LEESTEKST.
%%
Beeldhouwerk Bernini

Apollo en Daphne,1622-1625, marmer, 243 cm. hoog, Galleria
Borghese te Rome

Apollo en Daphne,1622-1625, marmer, 243 cm. hoog, Galleria
Borghese te Rome
In Ovidius zijn Metamorfosen is beschreven hoe Apollo
bezeten is van Daphne. Zijn gevoelens worden echte niet beantwoord door
haar. Zij vlucht voor hem, waarop Apollo
de achtervolging inzet. Op het moment dat Apollo haar inhaalt
verandert zij in een laurierboom. Deze metamorfose
vindt plaats door de tussenkomst van de goden die zij op het
fatale moment aanroept. Dit is het moment dat Berninini heeft uitgebeeld.Je
kan zien hoe Daphne's onderlichaam verandert in schors, haar vingers
in twijgen en haar tenen wortel schieten. Het is een bijzonder gewaagde
onderneming om deze metamorfose die plaats vindt in een fractie van
een moment weer te geven in marmer. De metamorfose is met name door
middel van textuurverschillen geloofwaardig uitgebeeld.
Opvallend voor zowel dit werk, als het gehele oeuvre van Bernini in het
geheel is dat hij op het gemoed van de toeschouwer probeert te spelen.
Hij doet dat met name door de gezichtuitdrukking. In dit beeld zie je
bijvoorbeeld dat Daphne haar mond geopend is, en wekt ze de indruk een
wanhoopskreet ten gehoren te brengen. Sommige
door Bernini gebeeldhouwde gezichten maken door de pathetische
uitdrukking zelfs een haast karikaturale indruk.
%%
VRAGEN EN OPDRACHTEN.
a: Schrijf uit de tekst over Apollo en Daphne woordelijk over van "Opvallend voor zowel" tot en met "haast karikaturale indruk.".
b: Welke lichaamsdelen van Daphne veranderen volgens de tekst over Apollo en Daphne zichtbaar in het beeld? Vermeld bij elk waarin het verandert.
c: Waarom is het volgens de tekst over Apollo en Daphne een bijzonder gewaagde onderneming om deze metamorfose in beeld te brengen?

GEGEVEN MATERIAAL.
%%
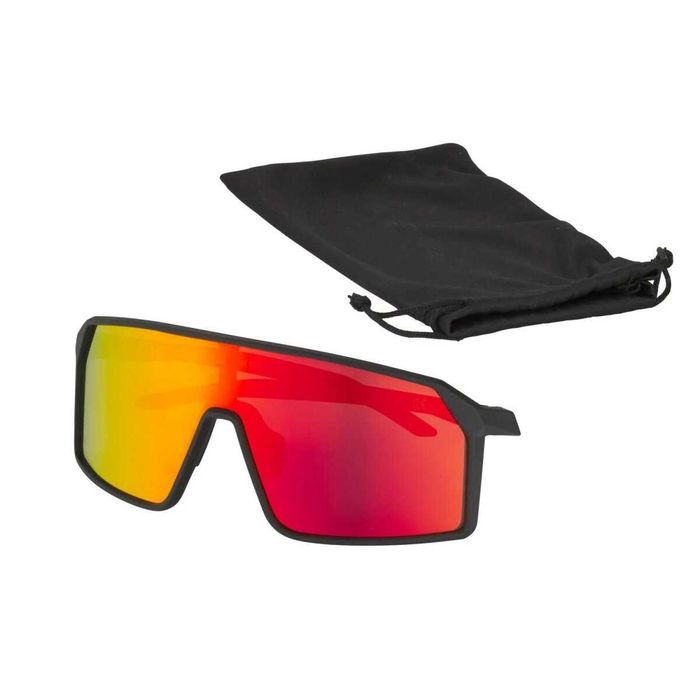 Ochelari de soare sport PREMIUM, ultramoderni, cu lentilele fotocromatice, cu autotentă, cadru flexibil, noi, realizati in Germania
%%
%%
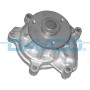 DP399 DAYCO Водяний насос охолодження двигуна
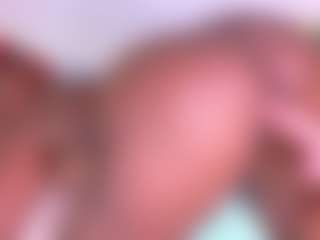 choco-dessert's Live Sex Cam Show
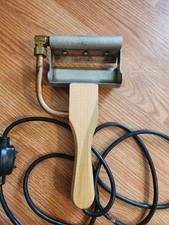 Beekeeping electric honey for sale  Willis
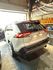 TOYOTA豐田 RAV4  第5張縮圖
%%
UITWERKINGEN.
a:
Opvallend voor zowel dit werk, als het gehele oeuvre van Bernini in het
geheel is dat hij op het gemoed van de toeschouwer probeert te spelen.
Hij doet dat met name door de gezichtuitdrukking. In dit beeld zie je
bijvoorbeeld dat Daphne haar mond geopend is, en wekt ze de indruk een
wanhoopskreet ten gehoren te brengen. Sommige
door Bernini gebeeldhouwde gezichten maken door de pathetische
uitdrukking zelfs een haast karikaturale indruk.

b: Haar onderlichaam verandert in schors, haar vingers veranderen in twijgen en haar tenen schieten wortel.

c: De metamorfose voltrekt zich in een fractie van een moment. Dat ene moment moest in marmer worden weergegeven.